It's been a while since I've looked at this, but I think clients can set
Again, been a while so I might remember wrong, but using better allocation pattern/data structure was suggested but we don't control the data structure/allocation functions, ffmpeg does. And every packet needs to allocated and free-ed individually. |
Managing and keeping track of objects lifetime is good practice and we do that. "good reason" is arguable here.
Such us? If this was a possibility I would do that. See we only need linked list to track allocated packets, currently we pool them, and access from the front, append to the end. At no point there is a need to iterate or access other packets. Except when we are clearing them at the end, which I argue is pointless work. The only way to work with that is to clear all packets at once, which we cannot do, whatever structure you use to store pointer to AVPackets, you still need to iterate over this million long storage and call free individually. And sure, some packets may be backed by some more resources, that we can avoid clearing manually.

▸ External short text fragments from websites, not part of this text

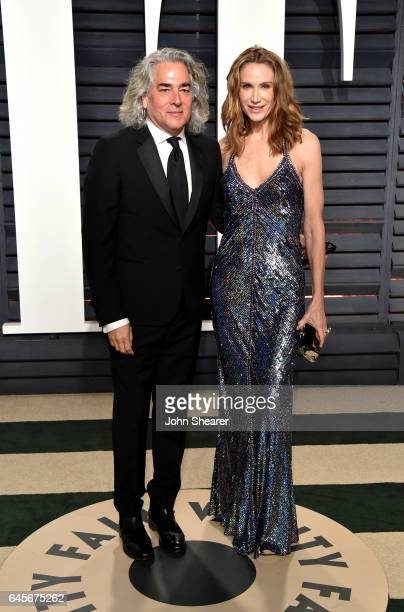 Producer Mitch Glazer and model Kelly Lynch attends the 2017 Vanity Fair Oscar Party hosted by Graydon Carter at Wallis Annenberg Center for the...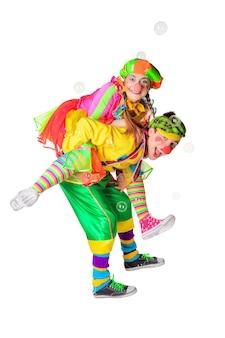 Zwei fröhliche clowns freuen sich über die seifenblasen auf weißem hintergrund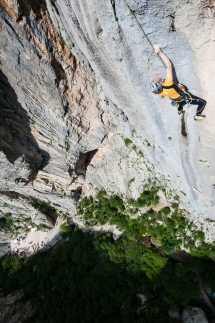 Perica grabing the crux crimp, 100m above the ground. Photo: L. Tambača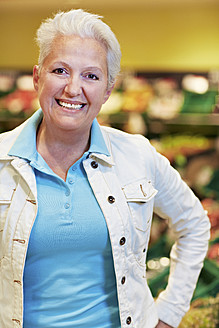 Germany, Cologne, Mature woman in supermarket, smiling, portrait - RKNF000097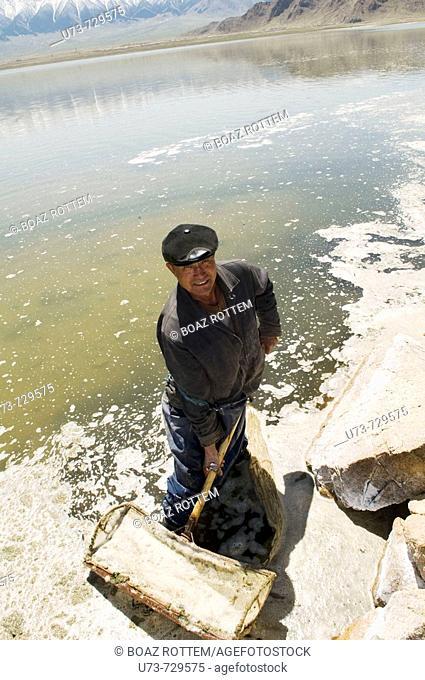 A friendly Kazakh man works in a salty lake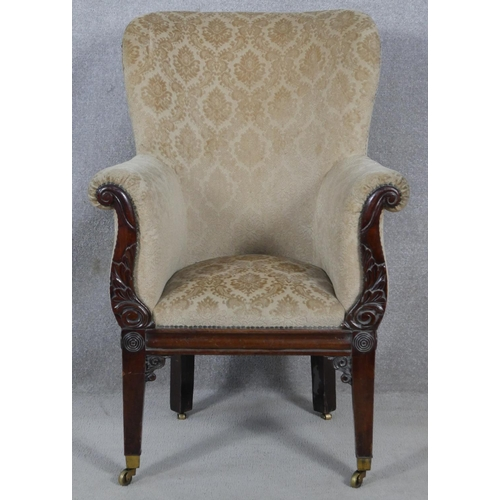12 - A Regency carved mahogany framed tub armchair in cut floral upholstery raised on square tapering sup...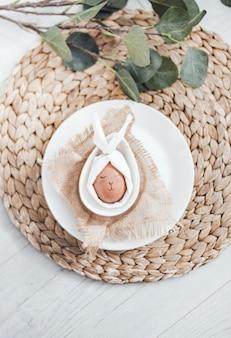 Colpo verticale di un divertente arredamento uovo di pasqua in un piatto con foglie verdi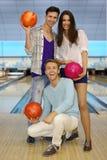 Zwei Männer und Mädchen halten Kugeln im Bowlingspielklumpen an Stockbilder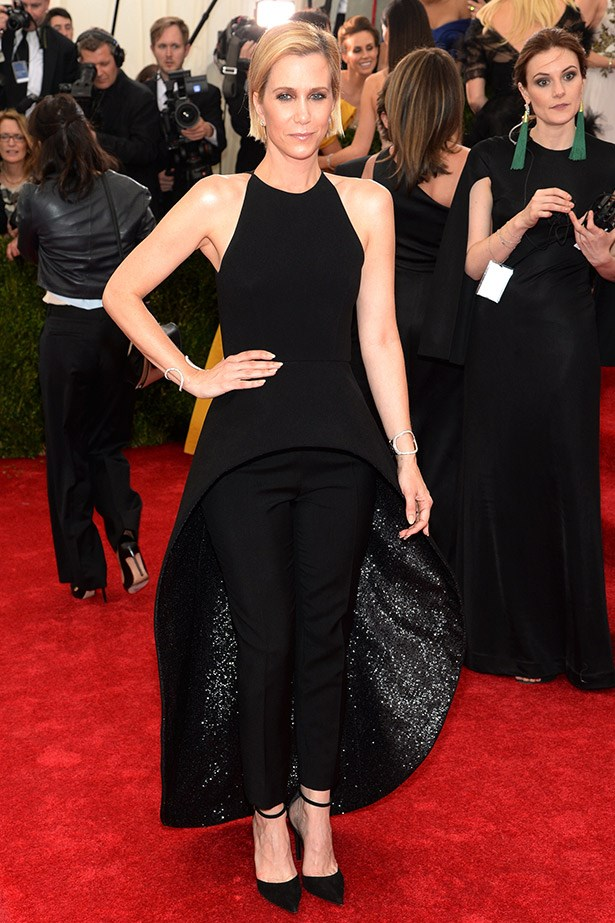 At this year's Met Gala, Kristen Wiig was a special guest of Balenciaga creative director, Alexander Wang. She wore this custom black dress and sequined skirt over black silk cigarette trousers, designed by Wang.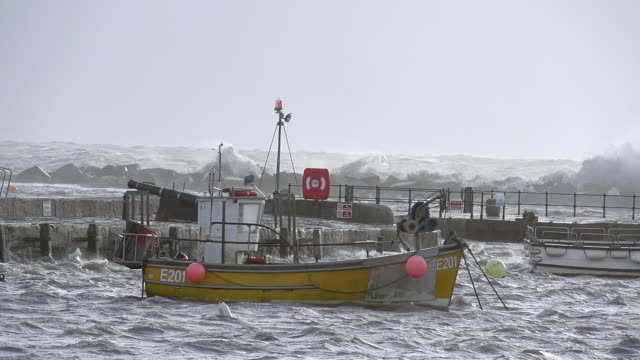 MS SLO MO Shot of Boat anchored in Cobb at Lyme Regis shows violent sea beyond sea wall / Newcastle Emlyn, Ceredigion, United Kingdom
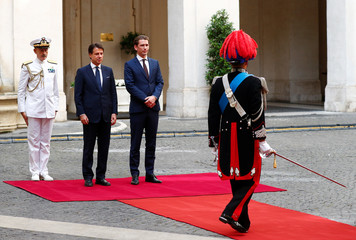 Austrian Chancellor Sebastian Kurz and Italian Prime Minister Giuseppe Conte listen to the national anthems at Chigi palace in Rome
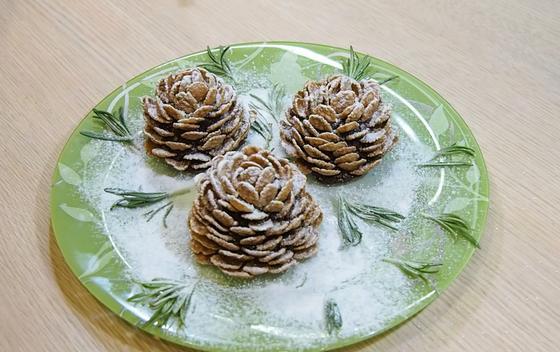 Печенье шишки с сахарной пудрой на зеленой тарелке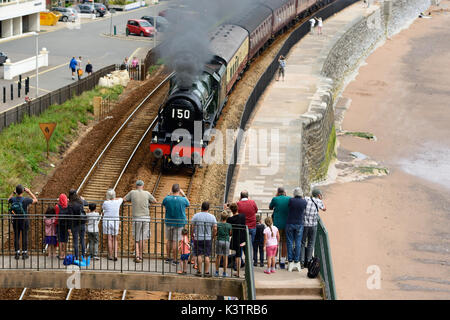 People watching the Royal Duchy steam train passing through Dawlish, hauled by LMS 4-6-0 No 46100 'Royal Scot'. - Stock Photo
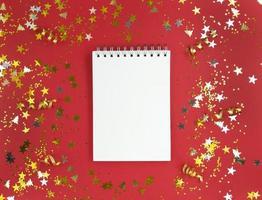 folha branca em branco do caderno sobre um fundo vermelho com confetes espalhados pelo conceito de fotografia de conceito de educação de férias foto
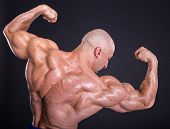 Bodybuilder is posing showing his muscles. Force relief muscle courage virility bodybuilder bodybuilding. The concept of a healthy lifestyle. poster
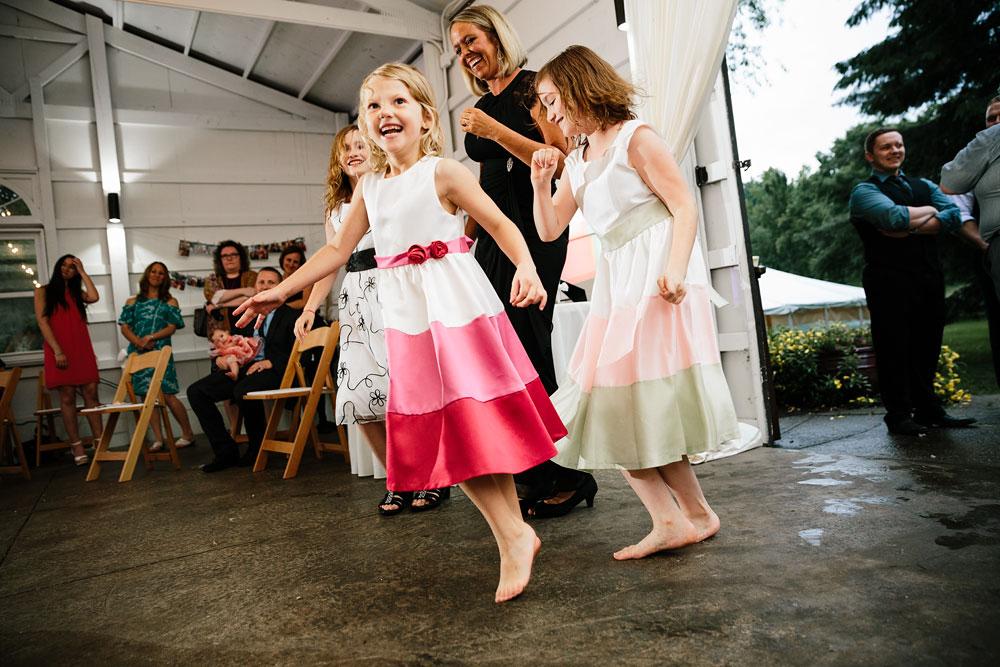 little girls dancing at wedding reception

I've reproduced the issue on linux primarily. The fact that mpv's biggest user base is on Windows causes bias towards reporting issues on Windows. Also linux is likely faster, but not immune to the issue, especially if memory is swapped.
It doesn't harm them either. If any user of libmpv wants such feature they can request or add an api to set this flag.
Exactly, this is a pattern that is recurring. There is "a change" that improves A and doesn't degrade anything else, but people come to review on "I don't like A" basis and try to move the bar to some imaginary scenarios that effectively stall "a change'. I don't claim this PR fixes all mpv slowdowns, I don't claim it fixes libmpv. I fix one specific scenario, with to the best of my knowledge doesn't have negative effects. I agree that debugging/leak checking is affected, but it is trivial to adjust this as needed.
How would you achieve that? Mind I remind you: also AVPackets themselves have child allocations, so still you have to clear them all individually.
There is no public API currently, which is out of scope of this PR, first we have to agree on the change itself.
Correct. |
It's definitely not just Windows, I can confirm it by regularly using 8-32 GiB cache sizes for scrubbing through large videos without wanting to be bottlenecked by HDD performance.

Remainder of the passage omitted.